**Work to be completed**. Take all the material and copy it exactly.

Excerpts from a spatial dataset:

-=-=-

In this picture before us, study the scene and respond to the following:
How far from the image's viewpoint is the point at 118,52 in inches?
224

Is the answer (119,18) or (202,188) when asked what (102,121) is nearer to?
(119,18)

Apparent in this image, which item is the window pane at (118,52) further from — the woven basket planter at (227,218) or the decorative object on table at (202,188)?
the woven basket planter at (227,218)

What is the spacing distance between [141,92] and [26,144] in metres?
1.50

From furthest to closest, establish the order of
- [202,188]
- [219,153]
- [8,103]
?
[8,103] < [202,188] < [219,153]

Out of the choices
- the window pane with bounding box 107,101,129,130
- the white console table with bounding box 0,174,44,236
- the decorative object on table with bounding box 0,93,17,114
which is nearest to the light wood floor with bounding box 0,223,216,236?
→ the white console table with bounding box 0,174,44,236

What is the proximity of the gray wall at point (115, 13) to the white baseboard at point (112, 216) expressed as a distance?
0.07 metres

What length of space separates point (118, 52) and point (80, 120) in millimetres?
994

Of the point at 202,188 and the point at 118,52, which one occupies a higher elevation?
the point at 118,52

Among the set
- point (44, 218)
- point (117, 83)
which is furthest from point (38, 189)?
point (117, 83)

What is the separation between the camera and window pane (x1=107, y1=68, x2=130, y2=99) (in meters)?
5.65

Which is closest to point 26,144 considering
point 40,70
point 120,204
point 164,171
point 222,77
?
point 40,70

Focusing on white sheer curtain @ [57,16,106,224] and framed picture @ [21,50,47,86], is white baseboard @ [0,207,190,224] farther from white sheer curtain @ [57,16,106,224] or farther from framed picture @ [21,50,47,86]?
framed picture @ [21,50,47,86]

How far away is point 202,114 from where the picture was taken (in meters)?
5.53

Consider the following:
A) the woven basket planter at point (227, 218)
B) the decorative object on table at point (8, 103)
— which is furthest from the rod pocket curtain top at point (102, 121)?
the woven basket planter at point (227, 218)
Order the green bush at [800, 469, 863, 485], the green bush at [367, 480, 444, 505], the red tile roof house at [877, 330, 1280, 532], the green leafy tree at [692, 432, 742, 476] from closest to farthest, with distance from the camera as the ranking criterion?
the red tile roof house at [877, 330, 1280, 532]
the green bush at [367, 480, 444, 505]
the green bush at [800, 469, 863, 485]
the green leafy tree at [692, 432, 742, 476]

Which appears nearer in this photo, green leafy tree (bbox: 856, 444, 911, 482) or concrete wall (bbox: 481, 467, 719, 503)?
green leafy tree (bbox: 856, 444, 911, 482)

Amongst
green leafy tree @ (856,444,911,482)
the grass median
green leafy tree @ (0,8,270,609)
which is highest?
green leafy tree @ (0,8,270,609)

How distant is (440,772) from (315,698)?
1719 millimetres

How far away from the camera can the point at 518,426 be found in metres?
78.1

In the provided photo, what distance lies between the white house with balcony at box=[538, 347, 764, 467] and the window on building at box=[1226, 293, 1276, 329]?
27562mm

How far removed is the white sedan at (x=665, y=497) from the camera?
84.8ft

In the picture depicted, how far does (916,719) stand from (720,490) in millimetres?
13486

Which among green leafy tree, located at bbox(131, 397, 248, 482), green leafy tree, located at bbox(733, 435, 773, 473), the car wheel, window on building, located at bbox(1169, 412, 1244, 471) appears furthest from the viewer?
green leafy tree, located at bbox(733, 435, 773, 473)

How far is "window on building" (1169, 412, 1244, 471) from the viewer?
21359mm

-=-=-

**Task output**.
In this picture before us, study the scene and respond to the following:
How far from the image's viewpoint is the point at 118,52 in inches?
224

Is the answer (119,18) or (202,188) when asked what (102,121) is nearer to?
(119,18)

Apparent in this image, which item is the window pane at (118,52) further from — the woven basket planter at (227,218) or the decorative object on table at (202,188)?
the woven basket planter at (227,218)

What is the spacing distance between [141,92] and [26,144] in metres?
1.50

From furthest to closest, establish the order of
- [202,188]
- [219,153]
- [8,103]
?
[8,103] < [202,188] < [219,153]

Out of the choices
- the window pane with bounding box 107,101,129,130
- the white console table with bounding box 0,174,44,236
- the decorative object on table with bounding box 0,93,17,114
which is nearest to the light wood floor with bounding box 0,223,216,236?
→ the white console table with bounding box 0,174,44,236

What is the proximity of the gray wall at point (115, 13) to the white baseboard at point (112, 216) expressed as a distance?
0.07 metres

What length of space separates point (118, 52) and point (80, 120) in millimetres?
994

Of the point at 202,188 and the point at 118,52, which one occupies a higher elevation?
the point at 118,52

Among the set
- point (44, 218)
- point (117, 83)
which is furthest from point (38, 189)?
point (117, 83)

What is the separation between the camera and window pane (x1=107, y1=68, x2=130, y2=99) (in meters)?
5.65

Which is closest to point 26,144 considering
point 40,70
point 120,204
point 164,171
point 222,77
?
point 40,70

Focusing on white sheer curtain @ [57,16,106,224] and framed picture @ [21,50,47,86], is white baseboard @ [0,207,190,224] farther from white sheer curtain @ [57,16,106,224] or farther from framed picture @ [21,50,47,86]?
framed picture @ [21,50,47,86]

How far away is point 202,114 from where the picture was taken (in meters)?
5.53

Consider the following:
A) the woven basket planter at point (227, 218)
B) the decorative object on table at point (8, 103)
— which is furthest from the rod pocket curtain top at point (102, 121)?
the woven basket planter at point (227, 218)
Order the green bush at [800, 469, 863, 485], the green bush at [367, 480, 444, 505], the red tile roof house at [877, 330, 1280, 532], the green leafy tree at [692, 432, 742, 476] from closest to farthest, with distance from the camera as the ranking criterion?
the red tile roof house at [877, 330, 1280, 532]
the green bush at [367, 480, 444, 505]
the green bush at [800, 469, 863, 485]
the green leafy tree at [692, 432, 742, 476]

Which appears nearer in this photo, green leafy tree (bbox: 856, 444, 911, 482) or concrete wall (bbox: 481, 467, 719, 503)?
green leafy tree (bbox: 856, 444, 911, 482)

Amongst
green leafy tree @ (856,444,911,482)
the grass median
green leafy tree @ (0,8,270,609)
which is highest?
green leafy tree @ (0,8,270,609)

How distant is (440,772) from (315,698)?
1719 millimetres

How far away from the camera can the point at 518,426 be found in metres?
78.1

In the provided photo, what distance lies between the white house with balcony at box=[538, 347, 764, 467] and the window on building at box=[1226, 293, 1276, 329]?
27562mm

How far removed is the white sedan at (x=665, y=497) from the camera?
84.8ft

In the picture depicted, how far does (916,719) stand from (720,490) in millimetres?
13486

Which among green leafy tree, located at bbox(131, 397, 248, 482), green leafy tree, located at bbox(733, 435, 773, 473), the car wheel, window on building, located at bbox(1169, 412, 1244, 471) appears furthest from the viewer?
green leafy tree, located at bbox(733, 435, 773, 473)

How far is "window on building" (1169, 412, 1244, 471) from the viewer?
21359mm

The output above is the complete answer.